Ağzını bastığı yastığın arasından konuştuğu için uykulu sesi boğuk çıkmıştı. Bir kaç saniye bekledikten sonra düğmesine basılmış gibi açılan gözleri benimle karşılaştı. Anın şokunu üzerimden atamayarak panikle kekeledim. "Neden çıplaksın!"

Aras, çenesini göğsüne doğru eğip gördüğü manzarayla yattığı yerden doğruldu. Benim kadar şaşkın görünüyordu. Büyükçe açtığı kahvenin en açık tonlarındaki gözlerini üzerimden çekip kapıya döndürdüğünde, en başından beri orada dikilip bizi sessizce izleyen kardeşlerini fark etti. Eliyle yatağın örtüsüne asılınca kenara doğru kaydım. Kocasına basılmış kadınlar gibi koltuk altlarına çekiştirdiği kumaşla çıplak göğsünü örtmüştü. "Ben hep böyle yatarım."

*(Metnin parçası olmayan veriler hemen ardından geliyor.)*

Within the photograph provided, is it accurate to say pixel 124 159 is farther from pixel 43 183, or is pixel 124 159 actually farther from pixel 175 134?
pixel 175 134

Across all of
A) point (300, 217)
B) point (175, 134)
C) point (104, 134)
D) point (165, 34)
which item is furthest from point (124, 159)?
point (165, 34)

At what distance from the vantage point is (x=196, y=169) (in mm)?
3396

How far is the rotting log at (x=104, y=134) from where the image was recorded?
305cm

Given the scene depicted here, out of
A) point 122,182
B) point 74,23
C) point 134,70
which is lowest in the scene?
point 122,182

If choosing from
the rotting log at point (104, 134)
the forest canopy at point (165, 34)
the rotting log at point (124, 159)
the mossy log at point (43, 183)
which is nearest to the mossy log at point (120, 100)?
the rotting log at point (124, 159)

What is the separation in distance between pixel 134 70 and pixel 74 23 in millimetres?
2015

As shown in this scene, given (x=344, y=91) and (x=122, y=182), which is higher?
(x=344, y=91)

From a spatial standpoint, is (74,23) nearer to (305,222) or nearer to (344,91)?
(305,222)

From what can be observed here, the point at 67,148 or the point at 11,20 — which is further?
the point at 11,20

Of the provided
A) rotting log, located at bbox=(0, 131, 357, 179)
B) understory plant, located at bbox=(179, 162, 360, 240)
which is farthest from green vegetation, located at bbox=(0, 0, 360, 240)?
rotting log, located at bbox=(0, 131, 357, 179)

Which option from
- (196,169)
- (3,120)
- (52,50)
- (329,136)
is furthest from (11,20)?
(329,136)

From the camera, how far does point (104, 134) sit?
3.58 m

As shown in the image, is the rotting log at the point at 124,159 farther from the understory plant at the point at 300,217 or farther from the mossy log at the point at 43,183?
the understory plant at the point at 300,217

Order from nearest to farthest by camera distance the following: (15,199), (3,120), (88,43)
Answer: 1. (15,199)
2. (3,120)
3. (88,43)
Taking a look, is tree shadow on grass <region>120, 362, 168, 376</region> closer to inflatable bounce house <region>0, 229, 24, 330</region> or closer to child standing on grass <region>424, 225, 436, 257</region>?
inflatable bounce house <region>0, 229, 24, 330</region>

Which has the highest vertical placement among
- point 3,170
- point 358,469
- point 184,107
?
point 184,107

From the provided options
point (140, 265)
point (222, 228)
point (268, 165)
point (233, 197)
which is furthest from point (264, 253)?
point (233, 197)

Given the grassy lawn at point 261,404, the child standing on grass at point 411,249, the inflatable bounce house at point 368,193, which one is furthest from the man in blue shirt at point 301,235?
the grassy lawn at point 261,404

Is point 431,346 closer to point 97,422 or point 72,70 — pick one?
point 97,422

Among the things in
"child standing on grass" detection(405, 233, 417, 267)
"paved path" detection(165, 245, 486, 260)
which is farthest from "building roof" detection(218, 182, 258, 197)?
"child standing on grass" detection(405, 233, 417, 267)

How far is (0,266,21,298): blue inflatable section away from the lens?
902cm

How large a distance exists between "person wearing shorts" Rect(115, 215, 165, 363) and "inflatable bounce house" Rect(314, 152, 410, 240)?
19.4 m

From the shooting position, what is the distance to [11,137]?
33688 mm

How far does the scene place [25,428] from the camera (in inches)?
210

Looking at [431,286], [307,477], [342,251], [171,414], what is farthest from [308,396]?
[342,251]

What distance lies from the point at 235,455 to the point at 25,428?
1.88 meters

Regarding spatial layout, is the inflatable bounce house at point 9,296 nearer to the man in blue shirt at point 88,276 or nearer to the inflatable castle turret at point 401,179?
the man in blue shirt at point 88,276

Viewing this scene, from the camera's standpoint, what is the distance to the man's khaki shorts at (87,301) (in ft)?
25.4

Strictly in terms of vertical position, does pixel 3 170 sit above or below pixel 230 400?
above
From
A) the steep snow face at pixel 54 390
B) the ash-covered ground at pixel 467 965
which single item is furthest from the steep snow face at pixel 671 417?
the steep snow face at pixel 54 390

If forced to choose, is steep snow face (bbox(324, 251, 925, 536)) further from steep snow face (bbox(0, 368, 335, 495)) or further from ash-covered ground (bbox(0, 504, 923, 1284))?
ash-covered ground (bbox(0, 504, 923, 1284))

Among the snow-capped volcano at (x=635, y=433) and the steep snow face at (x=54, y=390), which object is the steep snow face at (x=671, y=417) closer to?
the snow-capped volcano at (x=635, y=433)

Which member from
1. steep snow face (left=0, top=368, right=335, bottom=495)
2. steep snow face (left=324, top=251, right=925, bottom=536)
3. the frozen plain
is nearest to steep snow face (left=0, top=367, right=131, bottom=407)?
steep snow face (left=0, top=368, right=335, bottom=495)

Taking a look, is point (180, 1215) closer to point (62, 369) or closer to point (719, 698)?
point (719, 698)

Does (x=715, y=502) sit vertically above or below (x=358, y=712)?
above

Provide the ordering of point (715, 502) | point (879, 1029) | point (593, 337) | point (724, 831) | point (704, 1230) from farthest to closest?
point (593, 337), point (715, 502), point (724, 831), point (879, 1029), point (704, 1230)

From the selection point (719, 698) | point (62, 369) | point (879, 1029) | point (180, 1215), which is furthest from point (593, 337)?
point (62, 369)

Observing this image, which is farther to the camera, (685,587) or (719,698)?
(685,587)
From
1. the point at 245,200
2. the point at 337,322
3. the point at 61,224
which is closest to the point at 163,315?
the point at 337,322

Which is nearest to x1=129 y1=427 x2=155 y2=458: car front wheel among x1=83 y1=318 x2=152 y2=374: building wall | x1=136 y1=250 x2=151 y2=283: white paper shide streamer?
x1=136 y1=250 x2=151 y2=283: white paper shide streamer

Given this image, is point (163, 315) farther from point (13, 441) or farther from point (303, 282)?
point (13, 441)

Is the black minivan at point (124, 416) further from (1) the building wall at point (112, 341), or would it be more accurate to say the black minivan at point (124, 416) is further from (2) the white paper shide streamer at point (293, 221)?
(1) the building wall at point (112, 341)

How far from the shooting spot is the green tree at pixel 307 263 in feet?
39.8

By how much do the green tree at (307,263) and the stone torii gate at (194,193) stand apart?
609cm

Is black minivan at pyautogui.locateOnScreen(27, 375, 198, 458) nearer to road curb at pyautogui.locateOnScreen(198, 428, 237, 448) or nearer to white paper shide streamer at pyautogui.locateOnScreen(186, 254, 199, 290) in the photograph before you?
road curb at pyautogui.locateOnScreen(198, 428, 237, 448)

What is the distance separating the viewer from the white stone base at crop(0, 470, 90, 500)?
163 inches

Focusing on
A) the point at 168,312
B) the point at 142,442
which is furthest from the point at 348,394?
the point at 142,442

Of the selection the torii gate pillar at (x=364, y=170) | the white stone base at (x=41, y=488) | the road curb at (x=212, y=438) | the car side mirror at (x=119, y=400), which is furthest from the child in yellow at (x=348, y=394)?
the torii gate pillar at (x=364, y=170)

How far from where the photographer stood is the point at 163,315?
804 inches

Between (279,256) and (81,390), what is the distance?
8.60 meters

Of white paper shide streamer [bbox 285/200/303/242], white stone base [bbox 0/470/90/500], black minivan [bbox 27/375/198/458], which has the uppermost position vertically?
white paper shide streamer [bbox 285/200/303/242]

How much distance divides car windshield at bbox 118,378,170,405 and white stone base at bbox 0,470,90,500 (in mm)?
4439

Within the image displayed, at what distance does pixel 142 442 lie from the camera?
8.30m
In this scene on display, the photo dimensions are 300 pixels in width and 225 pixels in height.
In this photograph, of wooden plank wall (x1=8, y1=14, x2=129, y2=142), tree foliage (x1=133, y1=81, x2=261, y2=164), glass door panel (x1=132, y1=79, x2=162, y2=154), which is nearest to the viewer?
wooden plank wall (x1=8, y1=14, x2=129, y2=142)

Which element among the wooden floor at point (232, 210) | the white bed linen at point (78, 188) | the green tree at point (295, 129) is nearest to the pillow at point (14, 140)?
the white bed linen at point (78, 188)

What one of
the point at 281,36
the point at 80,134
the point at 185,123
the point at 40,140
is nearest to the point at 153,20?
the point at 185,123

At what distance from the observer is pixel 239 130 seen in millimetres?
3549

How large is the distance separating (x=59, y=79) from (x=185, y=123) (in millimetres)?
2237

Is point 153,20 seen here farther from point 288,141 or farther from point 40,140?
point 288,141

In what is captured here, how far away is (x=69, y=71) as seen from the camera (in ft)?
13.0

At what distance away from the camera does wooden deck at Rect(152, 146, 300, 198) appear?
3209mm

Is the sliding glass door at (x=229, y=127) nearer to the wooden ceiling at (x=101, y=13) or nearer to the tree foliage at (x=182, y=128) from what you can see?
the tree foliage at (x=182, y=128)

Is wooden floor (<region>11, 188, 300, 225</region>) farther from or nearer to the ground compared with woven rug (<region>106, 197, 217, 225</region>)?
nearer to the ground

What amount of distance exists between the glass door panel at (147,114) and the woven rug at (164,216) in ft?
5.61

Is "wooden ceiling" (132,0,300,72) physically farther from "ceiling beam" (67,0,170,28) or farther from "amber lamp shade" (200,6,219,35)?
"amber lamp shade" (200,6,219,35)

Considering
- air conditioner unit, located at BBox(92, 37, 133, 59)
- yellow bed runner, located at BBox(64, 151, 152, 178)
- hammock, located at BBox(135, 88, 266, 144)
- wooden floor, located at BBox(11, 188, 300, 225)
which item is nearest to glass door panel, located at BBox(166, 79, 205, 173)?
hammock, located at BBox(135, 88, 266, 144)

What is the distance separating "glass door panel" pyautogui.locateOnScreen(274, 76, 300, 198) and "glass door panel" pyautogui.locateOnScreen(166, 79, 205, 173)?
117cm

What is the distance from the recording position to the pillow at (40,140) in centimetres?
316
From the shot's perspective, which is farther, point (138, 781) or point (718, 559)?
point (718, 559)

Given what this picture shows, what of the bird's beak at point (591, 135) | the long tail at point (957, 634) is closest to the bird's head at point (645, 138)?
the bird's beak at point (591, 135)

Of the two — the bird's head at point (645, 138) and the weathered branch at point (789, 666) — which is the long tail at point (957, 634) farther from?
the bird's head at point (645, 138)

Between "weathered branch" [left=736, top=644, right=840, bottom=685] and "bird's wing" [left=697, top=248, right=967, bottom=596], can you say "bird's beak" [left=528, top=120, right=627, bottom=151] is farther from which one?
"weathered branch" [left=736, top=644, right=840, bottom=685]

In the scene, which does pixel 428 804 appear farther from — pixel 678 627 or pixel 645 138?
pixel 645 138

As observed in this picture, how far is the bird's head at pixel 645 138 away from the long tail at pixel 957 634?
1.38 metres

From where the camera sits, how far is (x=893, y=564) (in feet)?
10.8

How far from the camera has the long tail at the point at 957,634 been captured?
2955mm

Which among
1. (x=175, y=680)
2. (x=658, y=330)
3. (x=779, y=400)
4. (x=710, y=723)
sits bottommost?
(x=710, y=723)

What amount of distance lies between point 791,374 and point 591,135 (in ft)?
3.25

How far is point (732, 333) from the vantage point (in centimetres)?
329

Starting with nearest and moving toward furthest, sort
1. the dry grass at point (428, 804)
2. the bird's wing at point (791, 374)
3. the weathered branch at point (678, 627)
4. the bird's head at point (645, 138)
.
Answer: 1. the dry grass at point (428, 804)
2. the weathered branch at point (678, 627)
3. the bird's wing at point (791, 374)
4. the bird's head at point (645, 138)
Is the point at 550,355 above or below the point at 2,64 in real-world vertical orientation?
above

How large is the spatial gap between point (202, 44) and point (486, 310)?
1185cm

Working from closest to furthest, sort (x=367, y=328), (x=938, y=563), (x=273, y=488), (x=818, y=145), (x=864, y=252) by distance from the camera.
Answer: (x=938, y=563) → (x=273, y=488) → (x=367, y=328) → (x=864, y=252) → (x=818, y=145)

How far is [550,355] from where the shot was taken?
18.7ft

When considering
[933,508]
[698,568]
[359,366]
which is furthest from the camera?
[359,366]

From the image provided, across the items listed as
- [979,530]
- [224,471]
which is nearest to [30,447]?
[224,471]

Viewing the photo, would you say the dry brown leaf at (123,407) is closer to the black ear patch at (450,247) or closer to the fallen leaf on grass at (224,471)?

Kapının önünden biri, dudaklarını büzüp alaycı bir ses çıkardıktan sonra "Yalancı!" diye saldırıya geçti. "Sen hep giyinik uyursun."

En büyük ve en bilmiş olanı takdir ediyordum. Aras aldığı cevapla morun çeşitli tonlarına bürünürken örtüsünü biraz daha çekiştirdi. "Kendi kız kardeşlerimin yanında çıplak dolaşacak değilim!"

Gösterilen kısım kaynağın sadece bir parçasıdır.